(Spatial reasoning dataset excerpts)
Begin

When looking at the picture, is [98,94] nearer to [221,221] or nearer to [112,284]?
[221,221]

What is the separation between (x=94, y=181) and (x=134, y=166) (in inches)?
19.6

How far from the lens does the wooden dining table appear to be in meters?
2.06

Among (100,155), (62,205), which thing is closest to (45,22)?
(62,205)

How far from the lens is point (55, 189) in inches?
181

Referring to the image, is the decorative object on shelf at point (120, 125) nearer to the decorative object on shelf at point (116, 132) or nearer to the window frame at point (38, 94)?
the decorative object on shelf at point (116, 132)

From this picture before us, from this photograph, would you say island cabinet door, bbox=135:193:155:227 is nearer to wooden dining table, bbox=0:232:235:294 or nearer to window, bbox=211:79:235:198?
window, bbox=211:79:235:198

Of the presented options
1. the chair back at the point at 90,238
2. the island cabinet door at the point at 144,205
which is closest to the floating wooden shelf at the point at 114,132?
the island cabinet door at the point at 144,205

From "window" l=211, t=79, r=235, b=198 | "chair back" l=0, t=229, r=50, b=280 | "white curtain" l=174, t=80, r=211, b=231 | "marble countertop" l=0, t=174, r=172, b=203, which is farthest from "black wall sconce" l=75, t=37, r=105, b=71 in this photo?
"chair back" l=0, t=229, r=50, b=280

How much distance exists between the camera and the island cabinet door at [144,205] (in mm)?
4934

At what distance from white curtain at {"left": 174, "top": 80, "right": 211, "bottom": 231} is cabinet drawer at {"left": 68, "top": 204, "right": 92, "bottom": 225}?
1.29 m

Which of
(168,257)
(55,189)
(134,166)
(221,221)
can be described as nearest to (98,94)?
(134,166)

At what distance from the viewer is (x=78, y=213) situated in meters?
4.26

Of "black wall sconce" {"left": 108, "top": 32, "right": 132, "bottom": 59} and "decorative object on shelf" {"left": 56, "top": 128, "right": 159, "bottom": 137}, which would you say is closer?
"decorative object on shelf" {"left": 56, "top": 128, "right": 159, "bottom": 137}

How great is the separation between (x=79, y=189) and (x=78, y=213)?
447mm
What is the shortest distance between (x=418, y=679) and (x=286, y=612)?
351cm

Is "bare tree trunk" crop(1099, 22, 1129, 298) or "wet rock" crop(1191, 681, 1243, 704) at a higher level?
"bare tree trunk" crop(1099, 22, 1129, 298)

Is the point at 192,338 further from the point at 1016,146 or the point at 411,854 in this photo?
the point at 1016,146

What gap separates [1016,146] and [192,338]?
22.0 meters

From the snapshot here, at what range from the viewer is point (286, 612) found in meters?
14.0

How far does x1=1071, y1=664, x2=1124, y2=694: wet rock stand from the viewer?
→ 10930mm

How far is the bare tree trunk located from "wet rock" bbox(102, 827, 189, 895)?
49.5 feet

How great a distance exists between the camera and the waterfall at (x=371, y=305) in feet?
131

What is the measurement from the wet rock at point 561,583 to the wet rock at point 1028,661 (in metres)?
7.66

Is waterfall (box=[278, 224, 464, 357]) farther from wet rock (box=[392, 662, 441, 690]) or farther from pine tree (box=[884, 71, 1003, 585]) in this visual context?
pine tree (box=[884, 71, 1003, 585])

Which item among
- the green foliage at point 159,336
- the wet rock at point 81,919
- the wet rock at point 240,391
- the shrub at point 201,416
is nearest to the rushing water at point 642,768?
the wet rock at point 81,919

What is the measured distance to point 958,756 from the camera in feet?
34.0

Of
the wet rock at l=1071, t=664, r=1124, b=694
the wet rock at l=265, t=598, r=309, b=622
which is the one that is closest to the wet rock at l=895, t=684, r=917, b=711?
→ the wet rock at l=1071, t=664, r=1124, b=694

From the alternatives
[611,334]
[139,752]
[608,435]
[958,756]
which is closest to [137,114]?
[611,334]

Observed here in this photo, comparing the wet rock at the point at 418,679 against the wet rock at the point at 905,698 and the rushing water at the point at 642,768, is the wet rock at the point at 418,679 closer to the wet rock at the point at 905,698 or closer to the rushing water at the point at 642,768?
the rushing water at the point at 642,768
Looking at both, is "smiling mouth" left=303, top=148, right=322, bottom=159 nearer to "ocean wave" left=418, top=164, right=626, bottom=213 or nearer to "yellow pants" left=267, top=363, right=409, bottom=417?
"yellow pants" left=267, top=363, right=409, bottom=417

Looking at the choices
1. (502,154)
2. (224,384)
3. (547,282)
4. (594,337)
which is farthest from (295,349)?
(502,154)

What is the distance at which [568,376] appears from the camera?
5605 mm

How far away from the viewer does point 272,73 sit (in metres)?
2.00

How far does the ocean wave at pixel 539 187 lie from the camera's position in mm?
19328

End

● Aim
Reproduce the entries above in full by retyping them exactly.

● Result of this task
When looking at the picture, is [98,94] nearer to [221,221] or nearer to [112,284]?
[221,221]

What is the separation between (x=94, y=181) and (x=134, y=166) (in inches)?
19.6

How far from the lens does the wooden dining table appear to be in meters?
2.06

Among (100,155), (62,205), which thing is closest to (45,22)?
(62,205)

How far from the lens is point (55, 189) in inches?
181

Referring to the image, is the decorative object on shelf at point (120, 125) nearer to the decorative object on shelf at point (116, 132) or nearer to the window frame at point (38, 94)?
the decorative object on shelf at point (116, 132)

From this picture before us, from this photograph, would you say island cabinet door, bbox=135:193:155:227 is nearer to wooden dining table, bbox=0:232:235:294 or nearer to window, bbox=211:79:235:198?
window, bbox=211:79:235:198

Of the presented options
1. the chair back at the point at 90,238
2. the island cabinet door at the point at 144,205
which is closest to the floating wooden shelf at the point at 114,132?
the island cabinet door at the point at 144,205

From "window" l=211, t=79, r=235, b=198 | "chair back" l=0, t=229, r=50, b=280 | "white curtain" l=174, t=80, r=211, b=231 | "marble countertop" l=0, t=174, r=172, b=203, which is farthest from "black wall sconce" l=75, t=37, r=105, b=71 in this photo?
"chair back" l=0, t=229, r=50, b=280

How much distance exists between the camera and the island cabinet door at [144,205] (in mm)?
4934

At what distance from white curtain at {"left": 174, "top": 80, "right": 211, "bottom": 231} is cabinet drawer at {"left": 68, "top": 204, "right": 92, "bottom": 225}?
1.29 m

Which of
(168,257)
(55,189)
(134,166)
(221,221)
can be described as nearest to (98,94)?
(134,166)

At what distance from the viewer is (x=78, y=213) situated in meters?
4.26

Of "black wall sconce" {"left": 108, "top": 32, "right": 132, "bottom": 59} and "decorative object on shelf" {"left": 56, "top": 128, "right": 159, "bottom": 137}, which would you say is closer?
"decorative object on shelf" {"left": 56, "top": 128, "right": 159, "bottom": 137}

How great is the separation between (x=79, y=189) and (x=78, y=213)?
447mm
What is the shortest distance between (x=418, y=679) and (x=286, y=612)?
351cm

Is "bare tree trunk" crop(1099, 22, 1129, 298) or "wet rock" crop(1191, 681, 1243, 704) at a higher level?
"bare tree trunk" crop(1099, 22, 1129, 298)

Is the point at 192,338 further from the point at 1016,146 or the point at 411,854 in this photo?
the point at 1016,146

What gap separates [1016,146] and [192,338]?
22.0 meters

From the snapshot here, at what range from the viewer is point (286, 612) found in meters?
14.0

How far does x1=1071, y1=664, x2=1124, y2=694: wet rock stand from the viewer?
→ 10930mm

How far is the bare tree trunk located from "wet rock" bbox(102, 827, 189, 895)?
49.5 feet

How great a distance exists between the camera and the waterfall at (x=371, y=305) in feet?
131

What is the measurement from the wet rock at point 561,583 to the wet rock at point 1028,661 (in metres)?
7.66

Is waterfall (box=[278, 224, 464, 357]) farther from wet rock (box=[392, 662, 441, 690]) or farther from pine tree (box=[884, 71, 1003, 585]) in this visual context?
pine tree (box=[884, 71, 1003, 585])

Which item among
- the green foliage at point 159,336
- the wet rock at point 81,919
- the wet rock at point 240,391
- the shrub at point 201,416
is nearest to the rushing water at point 642,768?
the wet rock at point 81,919

What is the measured distance to point 958,756 from the camera in feet?
34.0

Of
the wet rock at l=1071, t=664, r=1124, b=694
the wet rock at l=265, t=598, r=309, b=622
which is the one that is closest to the wet rock at l=895, t=684, r=917, b=711?
→ the wet rock at l=1071, t=664, r=1124, b=694

From the alternatives
[611,334]
[139,752]
[608,435]
[958,756]
which is closest to [137,114]?
[611,334]

Observed here in this photo, comparing the wet rock at the point at 418,679 against the wet rock at the point at 905,698 and the rushing water at the point at 642,768, is the wet rock at the point at 418,679 closer to the wet rock at the point at 905,698 or closer to the rushing water at the point at 642,768?
the rushing water at the point at 642,768
Looking at both, is "smiling mouth" left=303, top=148, right=322, bottom=159 nearer to "ocean wave" left=418, top=164, right=626, bottom=213 or nearer to "yellow pants" left=267, top=363, right=409, bottom=417?
"yellow pants" left=267, top=363, right=409, bottom=417

Looking at the choices
1. (502,154)
2. (224,384)
3. (547,282)
4. (594,337)
which is farthest from (295,349)?
(502,154)

What is the distance at which [568,376] appears from the camera?
5605 mm

How far away from the viewer does point 272,73 sit (in metres)?
2.00

How far does the ocean wave at pixel 539 187 lie from the camera's position in mm?
19328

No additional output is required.